AIX-EN-PROVENCE, FRANCE
AUGUST 2011
IT WAS THE morning of his very first day, and he was already going to be late. He ran down the dusty drive, to where the bus was waiting. His book bag fell off his shoulder and slammed against his thigh, making him gasp. There was a long, bloody scrape running up the back of it, from when he had crashed his bicycle in the woods. He caught it in one hand and kept running. Behind him, John was panting and red in the face. Will was in the lead, teasing and laughing brightly.
There were three students in burgundy cardigans waiting at the end of the road, laughing and pointing. Will looked down at his bruised knees and cream-coloured skirt, which he’d managed to escape from the house wearing, despite his parents’ disapproval.

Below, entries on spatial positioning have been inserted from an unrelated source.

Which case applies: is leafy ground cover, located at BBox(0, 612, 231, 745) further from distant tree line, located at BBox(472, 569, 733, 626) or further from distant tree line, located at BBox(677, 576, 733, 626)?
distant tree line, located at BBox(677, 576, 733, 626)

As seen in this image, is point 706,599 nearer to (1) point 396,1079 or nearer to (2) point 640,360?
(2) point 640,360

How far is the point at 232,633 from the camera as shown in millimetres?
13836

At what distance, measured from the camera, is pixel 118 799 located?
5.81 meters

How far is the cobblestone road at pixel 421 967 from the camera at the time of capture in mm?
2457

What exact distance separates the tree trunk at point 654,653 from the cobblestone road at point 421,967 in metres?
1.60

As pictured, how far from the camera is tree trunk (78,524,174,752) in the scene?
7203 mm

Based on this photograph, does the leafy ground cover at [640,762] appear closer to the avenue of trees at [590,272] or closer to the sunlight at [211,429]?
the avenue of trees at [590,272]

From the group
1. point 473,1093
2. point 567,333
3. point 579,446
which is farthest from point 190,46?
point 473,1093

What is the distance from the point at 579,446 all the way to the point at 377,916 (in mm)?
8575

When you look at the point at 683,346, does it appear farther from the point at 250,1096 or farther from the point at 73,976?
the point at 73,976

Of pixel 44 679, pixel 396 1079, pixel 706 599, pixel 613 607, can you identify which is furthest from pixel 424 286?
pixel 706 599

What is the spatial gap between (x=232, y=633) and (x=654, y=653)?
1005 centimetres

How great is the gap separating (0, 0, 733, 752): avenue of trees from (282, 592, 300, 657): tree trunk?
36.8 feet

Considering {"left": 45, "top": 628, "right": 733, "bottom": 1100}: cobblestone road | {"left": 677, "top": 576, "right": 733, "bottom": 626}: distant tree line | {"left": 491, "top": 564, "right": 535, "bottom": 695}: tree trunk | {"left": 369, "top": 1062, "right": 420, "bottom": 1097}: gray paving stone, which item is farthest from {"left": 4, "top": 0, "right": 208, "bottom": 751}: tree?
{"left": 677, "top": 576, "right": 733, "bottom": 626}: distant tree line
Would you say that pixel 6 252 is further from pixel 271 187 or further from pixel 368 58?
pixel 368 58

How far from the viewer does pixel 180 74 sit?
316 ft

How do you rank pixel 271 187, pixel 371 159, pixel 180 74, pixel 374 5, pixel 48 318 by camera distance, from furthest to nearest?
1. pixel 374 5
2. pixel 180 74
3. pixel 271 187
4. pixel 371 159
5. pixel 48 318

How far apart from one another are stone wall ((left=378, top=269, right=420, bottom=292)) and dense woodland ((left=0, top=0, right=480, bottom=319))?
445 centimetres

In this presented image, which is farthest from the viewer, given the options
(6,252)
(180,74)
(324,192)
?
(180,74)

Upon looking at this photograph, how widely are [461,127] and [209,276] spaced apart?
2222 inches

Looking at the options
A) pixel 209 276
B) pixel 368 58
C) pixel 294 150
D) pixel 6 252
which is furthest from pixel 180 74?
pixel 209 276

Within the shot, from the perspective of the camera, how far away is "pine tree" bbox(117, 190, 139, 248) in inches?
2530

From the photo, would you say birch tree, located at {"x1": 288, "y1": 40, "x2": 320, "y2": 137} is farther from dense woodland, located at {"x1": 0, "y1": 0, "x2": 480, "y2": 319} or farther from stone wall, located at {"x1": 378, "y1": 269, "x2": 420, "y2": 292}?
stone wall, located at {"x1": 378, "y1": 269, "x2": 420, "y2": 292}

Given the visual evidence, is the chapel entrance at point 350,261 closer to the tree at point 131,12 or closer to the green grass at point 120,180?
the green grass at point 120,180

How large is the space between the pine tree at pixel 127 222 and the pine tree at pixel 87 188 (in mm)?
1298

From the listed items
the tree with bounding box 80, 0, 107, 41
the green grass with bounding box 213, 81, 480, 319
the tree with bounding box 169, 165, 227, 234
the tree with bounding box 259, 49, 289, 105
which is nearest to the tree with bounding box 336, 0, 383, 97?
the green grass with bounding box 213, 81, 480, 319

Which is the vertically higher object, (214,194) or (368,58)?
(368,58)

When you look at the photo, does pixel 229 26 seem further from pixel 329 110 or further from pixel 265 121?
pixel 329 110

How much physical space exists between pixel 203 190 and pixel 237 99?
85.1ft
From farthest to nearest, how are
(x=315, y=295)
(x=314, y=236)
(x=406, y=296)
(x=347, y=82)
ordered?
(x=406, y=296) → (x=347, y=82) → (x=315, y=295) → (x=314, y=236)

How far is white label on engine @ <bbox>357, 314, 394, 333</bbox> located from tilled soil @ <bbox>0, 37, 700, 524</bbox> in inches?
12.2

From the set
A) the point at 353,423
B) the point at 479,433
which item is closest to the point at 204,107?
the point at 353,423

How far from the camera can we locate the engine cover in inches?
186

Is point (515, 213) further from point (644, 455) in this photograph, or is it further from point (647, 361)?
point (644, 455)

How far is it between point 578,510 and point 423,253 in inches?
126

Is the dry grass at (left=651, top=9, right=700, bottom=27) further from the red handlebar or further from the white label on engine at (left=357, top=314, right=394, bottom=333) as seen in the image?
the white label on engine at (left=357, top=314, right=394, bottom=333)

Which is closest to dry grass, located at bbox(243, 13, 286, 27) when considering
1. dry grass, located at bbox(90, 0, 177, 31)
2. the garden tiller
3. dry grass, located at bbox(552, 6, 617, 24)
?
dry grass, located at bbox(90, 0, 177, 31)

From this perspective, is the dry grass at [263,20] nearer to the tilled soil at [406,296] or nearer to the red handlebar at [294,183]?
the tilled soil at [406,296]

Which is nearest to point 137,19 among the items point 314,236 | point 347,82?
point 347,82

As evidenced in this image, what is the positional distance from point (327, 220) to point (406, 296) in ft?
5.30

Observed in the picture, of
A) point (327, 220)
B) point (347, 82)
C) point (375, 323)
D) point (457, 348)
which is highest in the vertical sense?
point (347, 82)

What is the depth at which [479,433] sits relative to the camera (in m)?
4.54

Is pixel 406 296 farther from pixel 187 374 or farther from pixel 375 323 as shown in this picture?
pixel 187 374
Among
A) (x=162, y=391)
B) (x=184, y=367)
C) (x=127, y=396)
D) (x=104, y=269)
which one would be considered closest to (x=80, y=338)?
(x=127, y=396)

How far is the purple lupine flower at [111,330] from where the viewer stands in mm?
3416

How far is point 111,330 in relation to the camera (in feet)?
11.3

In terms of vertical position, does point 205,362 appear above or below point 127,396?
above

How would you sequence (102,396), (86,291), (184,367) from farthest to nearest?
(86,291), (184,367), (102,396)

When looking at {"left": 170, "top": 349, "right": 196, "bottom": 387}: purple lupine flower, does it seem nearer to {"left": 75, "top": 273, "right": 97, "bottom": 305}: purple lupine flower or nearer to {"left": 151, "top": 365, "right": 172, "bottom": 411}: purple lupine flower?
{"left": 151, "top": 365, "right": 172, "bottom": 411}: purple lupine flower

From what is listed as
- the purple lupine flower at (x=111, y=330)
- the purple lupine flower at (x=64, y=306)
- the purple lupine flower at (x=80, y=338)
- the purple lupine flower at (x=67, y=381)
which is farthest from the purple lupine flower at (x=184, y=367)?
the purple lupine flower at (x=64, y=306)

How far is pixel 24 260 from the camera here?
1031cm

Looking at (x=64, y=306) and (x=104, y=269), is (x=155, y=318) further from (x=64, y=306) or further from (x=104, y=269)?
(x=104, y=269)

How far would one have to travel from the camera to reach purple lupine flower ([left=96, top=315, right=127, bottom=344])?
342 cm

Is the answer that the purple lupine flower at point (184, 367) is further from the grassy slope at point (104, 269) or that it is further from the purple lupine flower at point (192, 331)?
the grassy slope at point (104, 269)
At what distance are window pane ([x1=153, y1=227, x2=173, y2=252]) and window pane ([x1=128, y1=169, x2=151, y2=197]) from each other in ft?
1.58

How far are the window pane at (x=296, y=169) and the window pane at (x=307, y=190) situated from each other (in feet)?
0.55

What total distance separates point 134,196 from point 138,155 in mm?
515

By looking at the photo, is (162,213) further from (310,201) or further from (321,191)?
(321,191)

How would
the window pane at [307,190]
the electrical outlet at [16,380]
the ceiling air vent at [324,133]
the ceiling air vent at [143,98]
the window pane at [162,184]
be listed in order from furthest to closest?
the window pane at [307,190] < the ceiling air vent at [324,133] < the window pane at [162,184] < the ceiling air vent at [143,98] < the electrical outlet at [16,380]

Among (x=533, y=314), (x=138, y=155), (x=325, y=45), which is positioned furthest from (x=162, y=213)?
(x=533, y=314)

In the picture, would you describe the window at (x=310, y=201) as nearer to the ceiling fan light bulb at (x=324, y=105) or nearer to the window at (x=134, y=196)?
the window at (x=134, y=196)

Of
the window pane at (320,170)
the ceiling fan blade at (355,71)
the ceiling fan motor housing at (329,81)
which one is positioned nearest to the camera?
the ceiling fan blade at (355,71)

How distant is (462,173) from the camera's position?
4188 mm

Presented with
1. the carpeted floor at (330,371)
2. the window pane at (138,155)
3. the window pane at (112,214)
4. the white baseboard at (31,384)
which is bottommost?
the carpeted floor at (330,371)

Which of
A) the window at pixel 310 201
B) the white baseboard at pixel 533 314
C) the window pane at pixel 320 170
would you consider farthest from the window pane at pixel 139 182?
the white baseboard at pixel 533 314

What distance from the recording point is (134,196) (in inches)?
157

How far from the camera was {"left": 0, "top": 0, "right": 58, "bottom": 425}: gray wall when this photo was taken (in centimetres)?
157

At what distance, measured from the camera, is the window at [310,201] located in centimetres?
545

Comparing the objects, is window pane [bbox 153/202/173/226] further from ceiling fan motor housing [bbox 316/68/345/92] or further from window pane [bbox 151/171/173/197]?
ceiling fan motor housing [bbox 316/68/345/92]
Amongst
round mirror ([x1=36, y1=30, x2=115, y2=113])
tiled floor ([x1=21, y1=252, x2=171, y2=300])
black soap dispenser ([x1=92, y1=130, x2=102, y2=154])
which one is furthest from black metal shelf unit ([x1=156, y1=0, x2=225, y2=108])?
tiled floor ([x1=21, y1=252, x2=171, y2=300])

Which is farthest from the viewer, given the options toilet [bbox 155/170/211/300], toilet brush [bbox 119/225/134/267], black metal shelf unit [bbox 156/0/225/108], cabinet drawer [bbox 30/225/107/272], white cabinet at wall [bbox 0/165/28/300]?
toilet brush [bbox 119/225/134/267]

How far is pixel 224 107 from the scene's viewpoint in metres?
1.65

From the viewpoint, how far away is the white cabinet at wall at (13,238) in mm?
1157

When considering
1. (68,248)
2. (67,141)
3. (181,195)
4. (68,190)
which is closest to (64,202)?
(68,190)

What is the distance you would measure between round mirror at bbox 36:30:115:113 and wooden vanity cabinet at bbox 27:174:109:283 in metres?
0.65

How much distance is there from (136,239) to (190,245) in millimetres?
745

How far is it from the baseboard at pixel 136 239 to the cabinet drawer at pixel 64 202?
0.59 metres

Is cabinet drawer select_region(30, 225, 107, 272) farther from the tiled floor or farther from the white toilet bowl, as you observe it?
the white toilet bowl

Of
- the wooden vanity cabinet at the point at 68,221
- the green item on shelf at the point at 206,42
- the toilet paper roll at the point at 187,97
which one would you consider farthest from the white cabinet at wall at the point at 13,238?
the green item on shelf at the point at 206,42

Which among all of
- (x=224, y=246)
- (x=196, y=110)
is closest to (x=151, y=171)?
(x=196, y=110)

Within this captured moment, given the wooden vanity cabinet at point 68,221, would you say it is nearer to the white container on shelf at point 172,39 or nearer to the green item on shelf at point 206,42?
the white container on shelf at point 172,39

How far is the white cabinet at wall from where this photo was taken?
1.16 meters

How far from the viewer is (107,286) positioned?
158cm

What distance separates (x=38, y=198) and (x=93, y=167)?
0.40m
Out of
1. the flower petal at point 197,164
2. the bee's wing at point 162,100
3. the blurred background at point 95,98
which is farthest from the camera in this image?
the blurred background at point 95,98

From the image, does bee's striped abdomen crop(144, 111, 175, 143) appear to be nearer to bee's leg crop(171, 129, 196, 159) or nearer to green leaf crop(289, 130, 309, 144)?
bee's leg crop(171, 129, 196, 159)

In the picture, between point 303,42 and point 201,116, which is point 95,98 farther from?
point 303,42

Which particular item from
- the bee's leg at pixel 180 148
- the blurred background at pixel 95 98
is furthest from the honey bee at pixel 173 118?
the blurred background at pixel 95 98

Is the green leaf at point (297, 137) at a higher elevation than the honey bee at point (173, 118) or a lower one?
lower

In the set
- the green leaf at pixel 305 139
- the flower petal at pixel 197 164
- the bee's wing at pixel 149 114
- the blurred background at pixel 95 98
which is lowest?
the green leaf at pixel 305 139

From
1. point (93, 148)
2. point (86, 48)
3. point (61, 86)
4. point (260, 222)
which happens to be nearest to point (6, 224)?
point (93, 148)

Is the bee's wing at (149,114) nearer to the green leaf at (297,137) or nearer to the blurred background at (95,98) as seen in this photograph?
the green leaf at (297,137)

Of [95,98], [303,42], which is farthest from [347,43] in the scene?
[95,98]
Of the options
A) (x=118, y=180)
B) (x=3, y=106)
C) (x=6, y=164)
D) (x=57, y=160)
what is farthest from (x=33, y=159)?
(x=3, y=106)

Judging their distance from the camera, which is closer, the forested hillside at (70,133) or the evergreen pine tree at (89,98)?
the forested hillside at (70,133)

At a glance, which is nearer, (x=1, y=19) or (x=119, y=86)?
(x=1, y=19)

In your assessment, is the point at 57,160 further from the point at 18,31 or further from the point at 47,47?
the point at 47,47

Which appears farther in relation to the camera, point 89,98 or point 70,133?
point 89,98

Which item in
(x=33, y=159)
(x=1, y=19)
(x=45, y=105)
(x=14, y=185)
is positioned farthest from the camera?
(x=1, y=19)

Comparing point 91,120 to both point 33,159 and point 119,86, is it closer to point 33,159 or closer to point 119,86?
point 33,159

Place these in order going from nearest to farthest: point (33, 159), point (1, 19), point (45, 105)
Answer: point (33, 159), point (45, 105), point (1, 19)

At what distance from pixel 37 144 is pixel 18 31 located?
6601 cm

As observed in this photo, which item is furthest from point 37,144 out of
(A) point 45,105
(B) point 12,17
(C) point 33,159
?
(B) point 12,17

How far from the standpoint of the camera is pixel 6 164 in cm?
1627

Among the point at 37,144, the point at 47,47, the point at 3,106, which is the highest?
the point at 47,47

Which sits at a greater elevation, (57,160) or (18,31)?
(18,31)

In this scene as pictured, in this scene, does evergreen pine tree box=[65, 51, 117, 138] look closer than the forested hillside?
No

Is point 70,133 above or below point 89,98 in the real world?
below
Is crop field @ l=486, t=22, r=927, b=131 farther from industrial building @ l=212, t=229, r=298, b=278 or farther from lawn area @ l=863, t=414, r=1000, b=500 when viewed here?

It was pleated, and fell to just below his backside. He turned round, glittering in the summer sunlight, skirt lifting with the movement of his body.
Boys were not allowed to wear skirts at St. Michel’s, nor to have long hair, but Will’s fell to his chin, and was bound back with a strip of leather at the base of his neck. He looked like a pirate, or a soldier from the eighteenth century. His fingernails were painted with chipped black varnish.
He had taken one step out onto the gallery that morning, and decided it was too hot for trousers. It was a sweltering summer day, and he was feeling bright and buoyant. He was in the mood to be looked at.
Thus far, mission accomplished.
He leapt onto the bus and pulled himself up using the handrail. The driver, who had been waiting for three minutes, scowled at him as though it had been twenty, or as if he were personally responsible.
If someone had asked him why John Hargreaves was his best friend, he would’ve said it was an accident. Their mother would’ve said that they had always been friends. And if you asked John as an adult, he would’ve said that loving Will was his greatest mistake. But if you had asked him at seventeen, he would’ve said: “Because he made me smile.”
The day before, they had been walking along the streets of Aix-en-Provence, fashionably sipping lavender lemonade, dressed in dark sunglasses, blinding white shorts, and unbuttoned shirts flapping in the breeze. Will was practically dancing down the street, wearing platform sandals with three-inch heels. John whispered along the pavement beside him, in plain flat ones. They had spent many summers this way, chasing after each other through the dazzling heat, sitting on the curb, flirting in the most atrocious, broken English with American tourists. They thought it was hilarious, given they were both of full English blood.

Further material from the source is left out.